- Required task -
Reproduce verbatim the lines from the one containing "If you compare" through the end of the records, inclusive.

- Input rows -
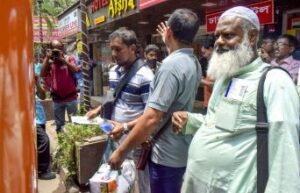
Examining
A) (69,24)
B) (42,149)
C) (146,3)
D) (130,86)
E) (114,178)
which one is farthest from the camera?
(69,24)

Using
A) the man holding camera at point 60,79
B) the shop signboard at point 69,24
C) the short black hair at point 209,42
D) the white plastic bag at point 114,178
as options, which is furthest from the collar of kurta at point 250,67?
the shop signboard at point 69,24

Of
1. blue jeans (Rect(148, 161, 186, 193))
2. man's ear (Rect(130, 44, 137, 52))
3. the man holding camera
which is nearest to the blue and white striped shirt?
man's ear (Rect(130, 44, 137, 52))

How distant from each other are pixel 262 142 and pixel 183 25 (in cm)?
112

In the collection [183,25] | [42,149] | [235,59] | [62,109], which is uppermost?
[183,25]

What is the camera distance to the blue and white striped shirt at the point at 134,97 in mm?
3158

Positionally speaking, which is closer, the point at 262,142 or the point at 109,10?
the point at 262,142

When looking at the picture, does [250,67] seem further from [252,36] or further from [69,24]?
[69,24]

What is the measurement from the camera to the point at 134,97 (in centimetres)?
318

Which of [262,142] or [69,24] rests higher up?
[69,24]

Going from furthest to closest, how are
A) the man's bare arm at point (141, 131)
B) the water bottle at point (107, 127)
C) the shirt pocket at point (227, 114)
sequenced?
1. the water bottle at point (107, 127)
2. the man's bare arm at point (141, 131)
3. the shirt pocket at point (227, 114)

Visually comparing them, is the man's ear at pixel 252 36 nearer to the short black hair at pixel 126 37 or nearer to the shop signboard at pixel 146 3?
the short black hair at pixel 126 37

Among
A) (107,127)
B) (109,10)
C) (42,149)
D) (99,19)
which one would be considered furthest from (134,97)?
(99,19)

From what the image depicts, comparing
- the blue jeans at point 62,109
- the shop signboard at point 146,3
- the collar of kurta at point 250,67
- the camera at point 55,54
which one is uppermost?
the shop signboard at point 146,3

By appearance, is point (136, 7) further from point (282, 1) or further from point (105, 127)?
point (105, 127)
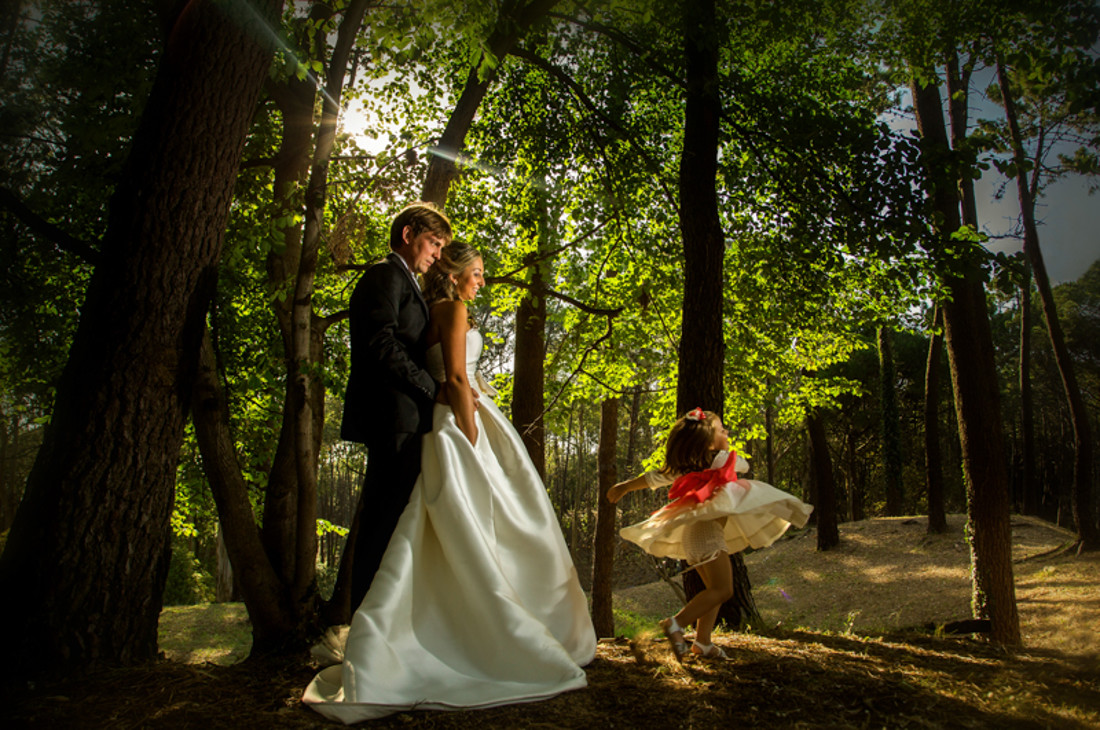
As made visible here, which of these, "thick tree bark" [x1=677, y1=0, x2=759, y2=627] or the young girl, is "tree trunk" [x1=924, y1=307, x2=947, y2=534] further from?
the young girl

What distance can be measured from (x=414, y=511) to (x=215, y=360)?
175 centimetres

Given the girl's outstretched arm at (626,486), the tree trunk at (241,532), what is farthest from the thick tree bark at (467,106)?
the girl's outstretched arm at (626,486)

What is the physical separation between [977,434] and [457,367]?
22.2ft

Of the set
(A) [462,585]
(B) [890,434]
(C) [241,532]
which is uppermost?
(B) [890,434]

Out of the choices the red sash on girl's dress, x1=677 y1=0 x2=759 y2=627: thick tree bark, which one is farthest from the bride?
x1=677 y1=0 x2=759 y2=627: thick tree bark

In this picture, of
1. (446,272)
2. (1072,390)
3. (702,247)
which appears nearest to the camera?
(446,272)

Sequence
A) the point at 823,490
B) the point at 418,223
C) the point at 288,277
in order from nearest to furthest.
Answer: the point at 418,223
the point at 288,277
the point at 823,490

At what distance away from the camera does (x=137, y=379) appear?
10.3ft

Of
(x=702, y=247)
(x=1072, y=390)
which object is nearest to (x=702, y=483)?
(x=702, y=247)

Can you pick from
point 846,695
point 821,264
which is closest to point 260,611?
point 846,695

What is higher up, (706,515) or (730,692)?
(706,515)

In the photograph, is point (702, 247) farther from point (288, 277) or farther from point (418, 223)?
point (288, 277)

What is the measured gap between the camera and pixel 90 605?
2.95 meters

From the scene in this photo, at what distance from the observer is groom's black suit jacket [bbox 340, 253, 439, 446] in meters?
3.18
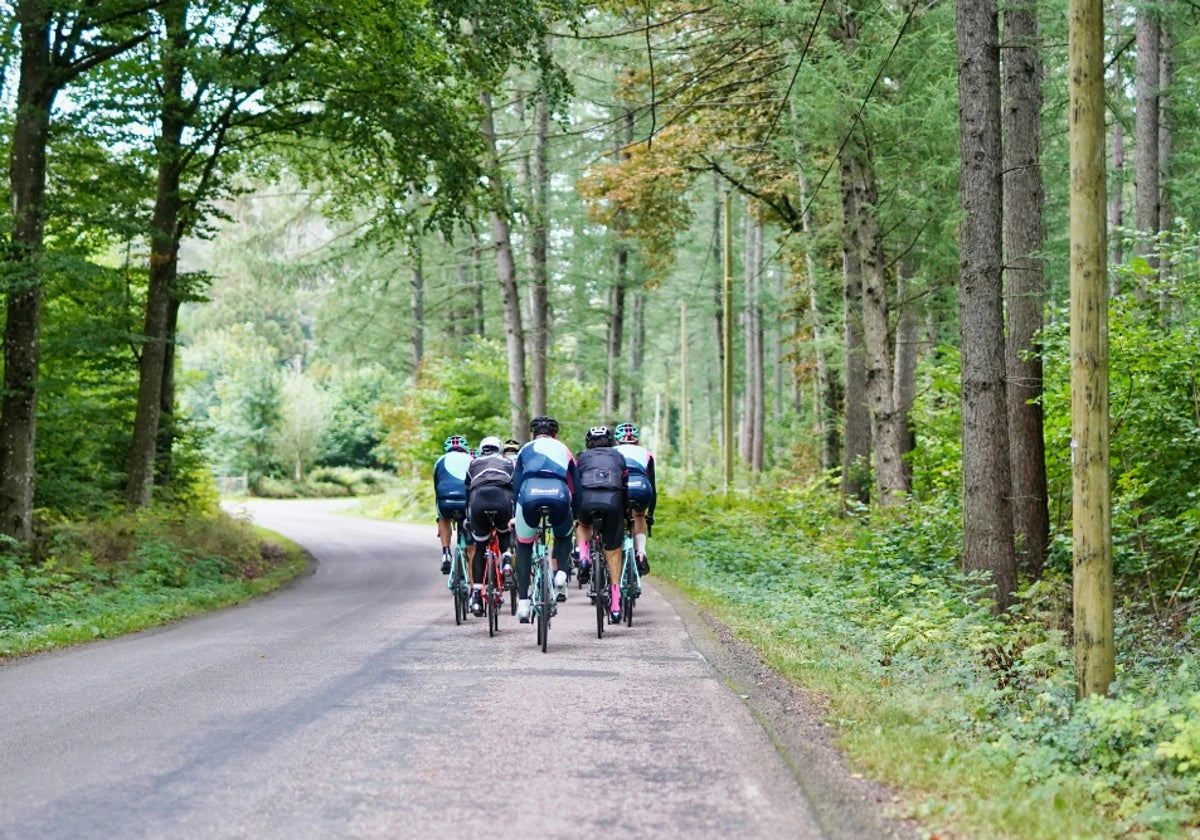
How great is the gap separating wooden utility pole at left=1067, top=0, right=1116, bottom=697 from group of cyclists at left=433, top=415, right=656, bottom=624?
4.69m

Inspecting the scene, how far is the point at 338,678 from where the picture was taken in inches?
341

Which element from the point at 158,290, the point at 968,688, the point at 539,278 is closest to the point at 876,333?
the point at 968,688

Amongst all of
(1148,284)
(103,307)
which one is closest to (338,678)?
(1148,284)

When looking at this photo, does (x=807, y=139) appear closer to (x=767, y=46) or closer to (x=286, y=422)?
(x=767, y=46)

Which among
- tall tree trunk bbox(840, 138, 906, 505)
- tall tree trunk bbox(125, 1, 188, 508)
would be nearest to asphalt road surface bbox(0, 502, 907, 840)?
tall tree trunk bbox(840, 138, 906, 505)

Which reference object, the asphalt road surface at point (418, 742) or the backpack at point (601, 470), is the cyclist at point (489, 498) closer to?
the backpack at point (601, 470)

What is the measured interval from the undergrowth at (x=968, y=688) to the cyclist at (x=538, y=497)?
7.18ft

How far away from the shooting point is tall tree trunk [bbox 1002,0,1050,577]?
1173 cm

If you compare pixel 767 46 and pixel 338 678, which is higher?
pixel 767 46

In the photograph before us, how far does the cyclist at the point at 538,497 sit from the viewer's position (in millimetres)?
10422

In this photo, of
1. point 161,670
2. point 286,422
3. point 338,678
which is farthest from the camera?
point 286,422

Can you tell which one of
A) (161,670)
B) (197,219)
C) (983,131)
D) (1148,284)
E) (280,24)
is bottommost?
(161,670)

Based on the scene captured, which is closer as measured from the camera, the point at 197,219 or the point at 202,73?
the point at 202,73

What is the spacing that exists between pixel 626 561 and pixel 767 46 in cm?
1164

- In response -
If you compare pixel 767 46 and pixel 338 678, which is higher?
pixel 767 46

In the photograph before us, how far does the cyclist at the point at 538,497 sit from the viewer's position (in millimetres)?
10422

In this photo, of
1. point 161,670
2. point 286,422
3. point 338,678
which is farthest from the camera?
point 286,422

Can you tell which one of
A) (161,670)
B) (197,219)
C) (983,131)
D) (1148,284)
E) (280,24)
is bottommost?
(161,670)

Based on the scene captured, which is closer as measured from the camera, the point at 197,219 or the point at 202,73?
the point at 202,73

What is the spacing that exists between pixel 626 561 and pixel 767 46 in cm?
1164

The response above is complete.